McVeigh claimed the bombing was revenge for the events at Waco and Ruby Ridge. He had told Jones he wanted a necessity defense.

"I said tell me why it was necessary to kill Aaron and Elijah Coverdale? I said that won't work," Jones said. "I said you didn't attack the Pentagon or FBI headquarters. You chose Oklahoma City, that's different and furthermore 40 of the people killed were not even government employees."

Jones said the prosecution's case was built around the victims of the bombing.

"Criminal cases are generally won by the side that has the best story, reasonable doubt is not a story," he said.

The trial in Denver lasted nearly two months and in June 2, 1997, McVeigh was found guilty on all eleven counts of the federal indictment.

"We won the legal points, they won the jury verdict," Jones said.

Jurors condemned the 29-year-old gulf war veteran to die by lethal injection.
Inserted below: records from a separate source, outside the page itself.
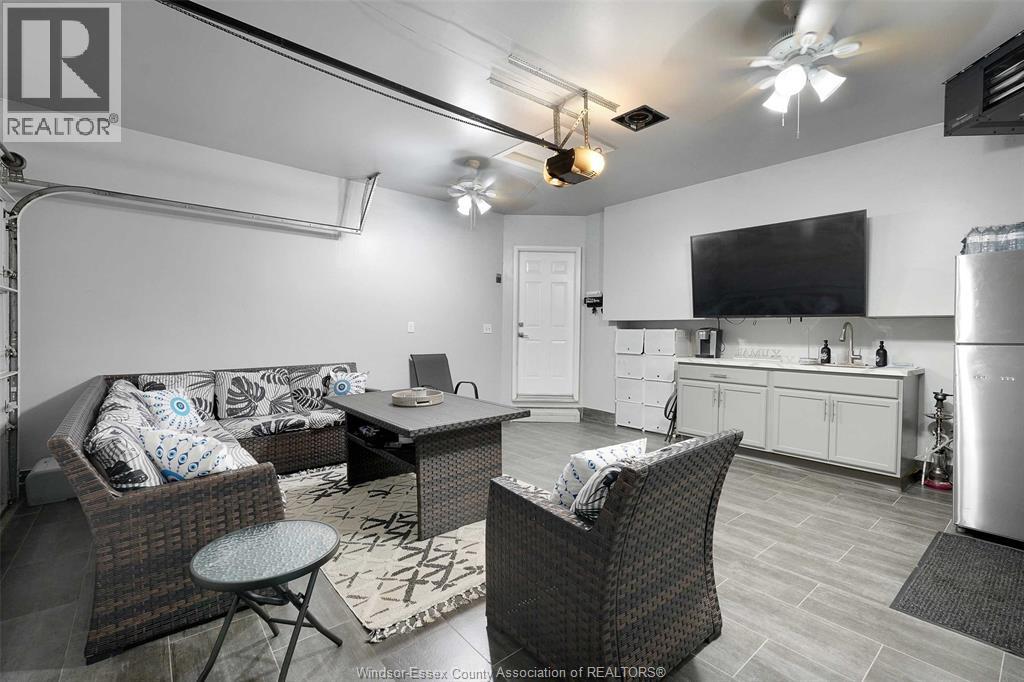 4596 FONTANA AVENUE, Windsor, Ontario, N9G3C8 — Photo 10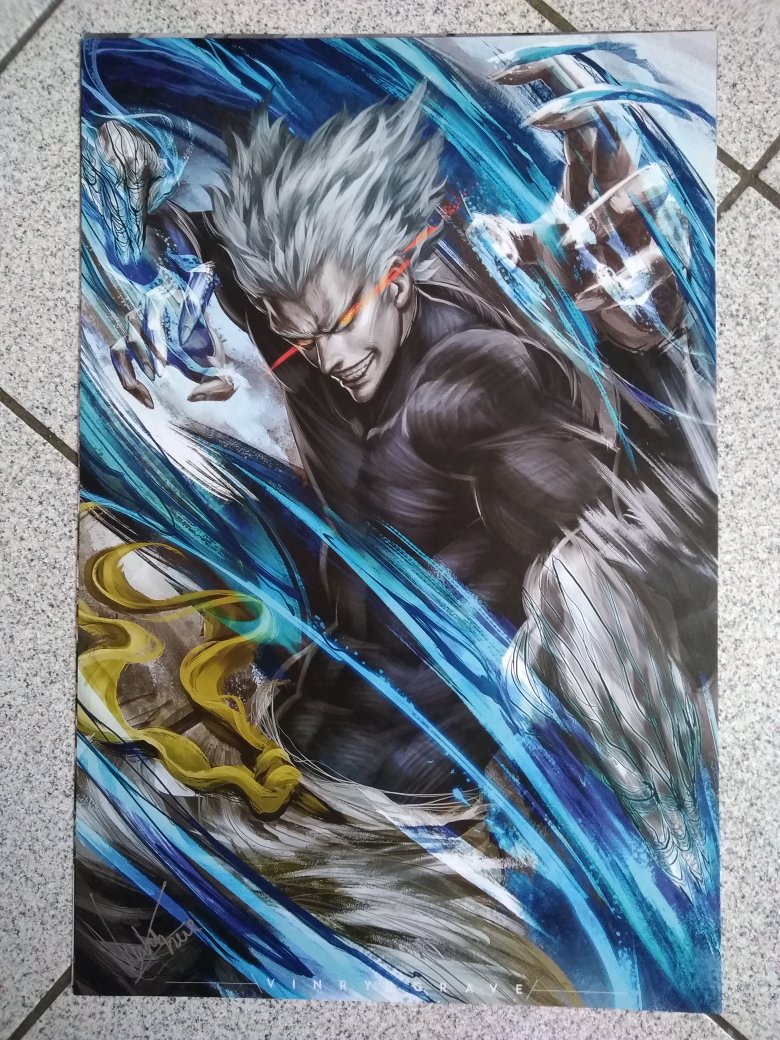 greg_touchdraw's tweet photo. Les œuvres du GOAT @vinrylgrave sont arriver, et sérieux la claque😍 elles sont encore plus dingue en vrai, une qualité et un style parfait, le boss international du fanart manga!😍 https://t.co/NrrPdXeRbk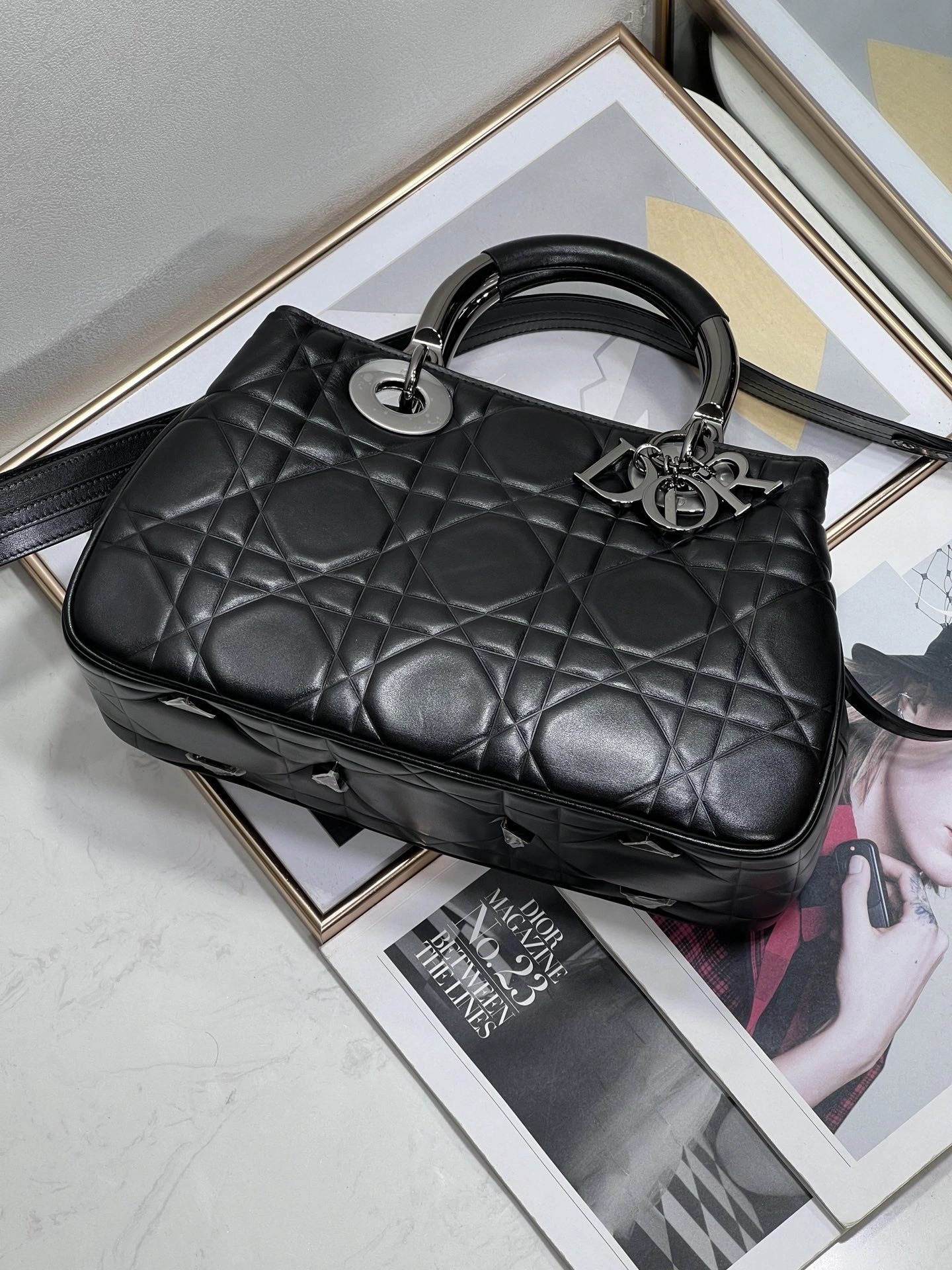 MOMO-- 9522 item：C-B063E3106R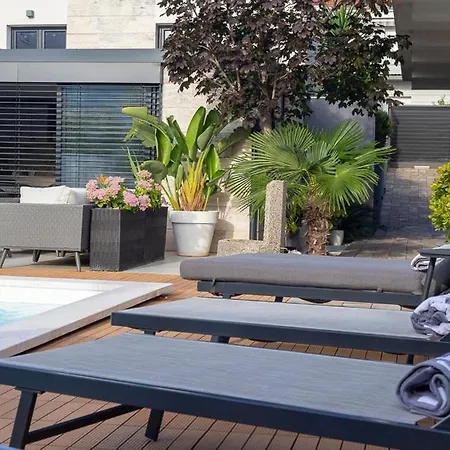 Luxury Experience In Center Of With Heated Pool And Jacuzzi * ザダル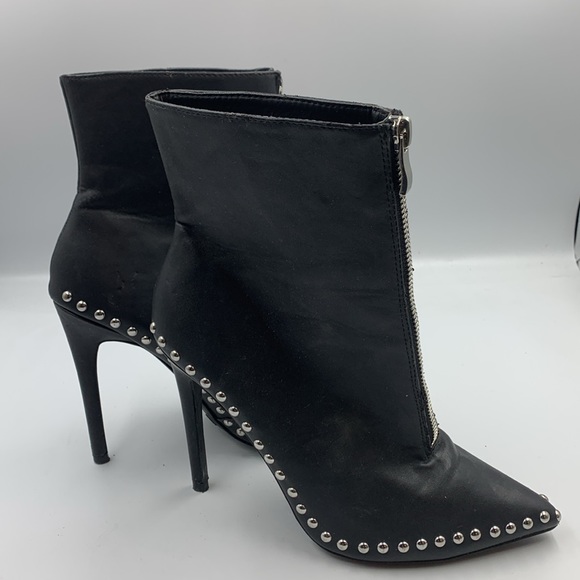 High heel booties. - Picture 2 of 5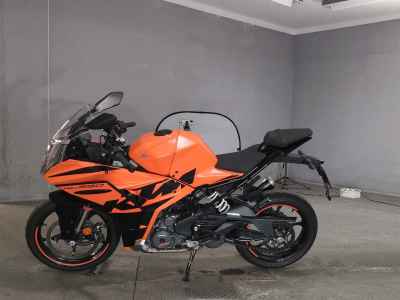 KTM RC 390 2023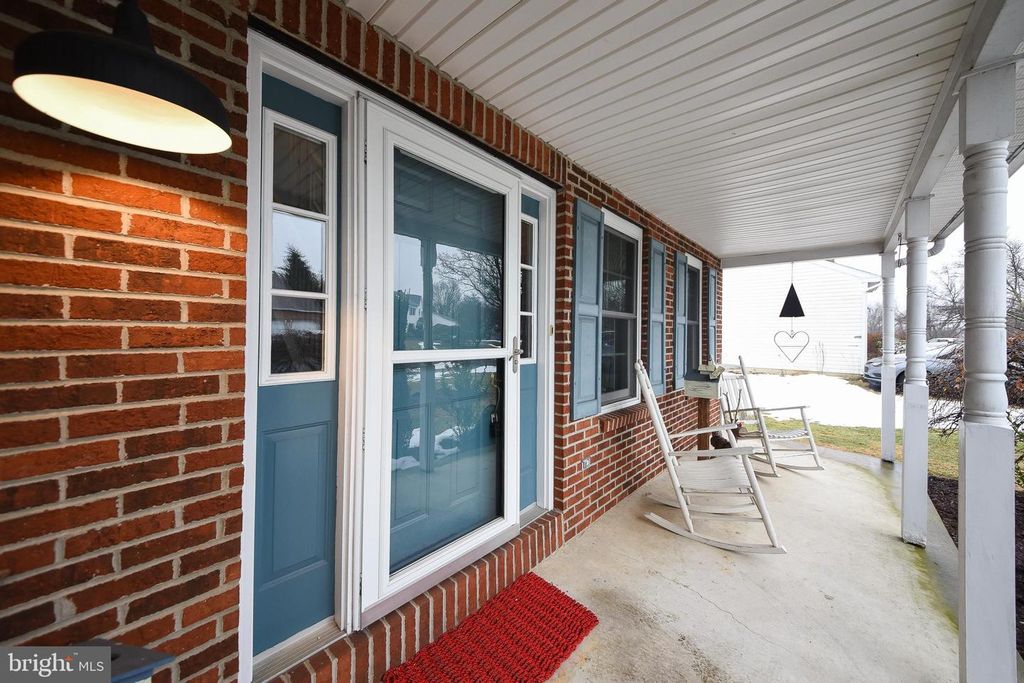 Image 5 of property listing at 2053 CHRISTINA, Langhorne, PA 19053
McVeigh was executed on June 11th, 2001.

Kelly Ogle: "Is John Doe 2 still out there and if so, who is he?"

Stephen Jones: "My guess is that he's not out there, I don't know his identity, I think there were two of them at the scene, and I think he was the one that was killed."

Despite representing McVeigh, Jones says he was never stalked or threatened.

"One of my goals was to be seen as doing a good job without any personal consequences," he said. "I wanted my example to be a lawyer can defend a controversial, even hated client and still be a professional and still be a member of St. Matthews Episcopal Church and the Enid Rotary Club.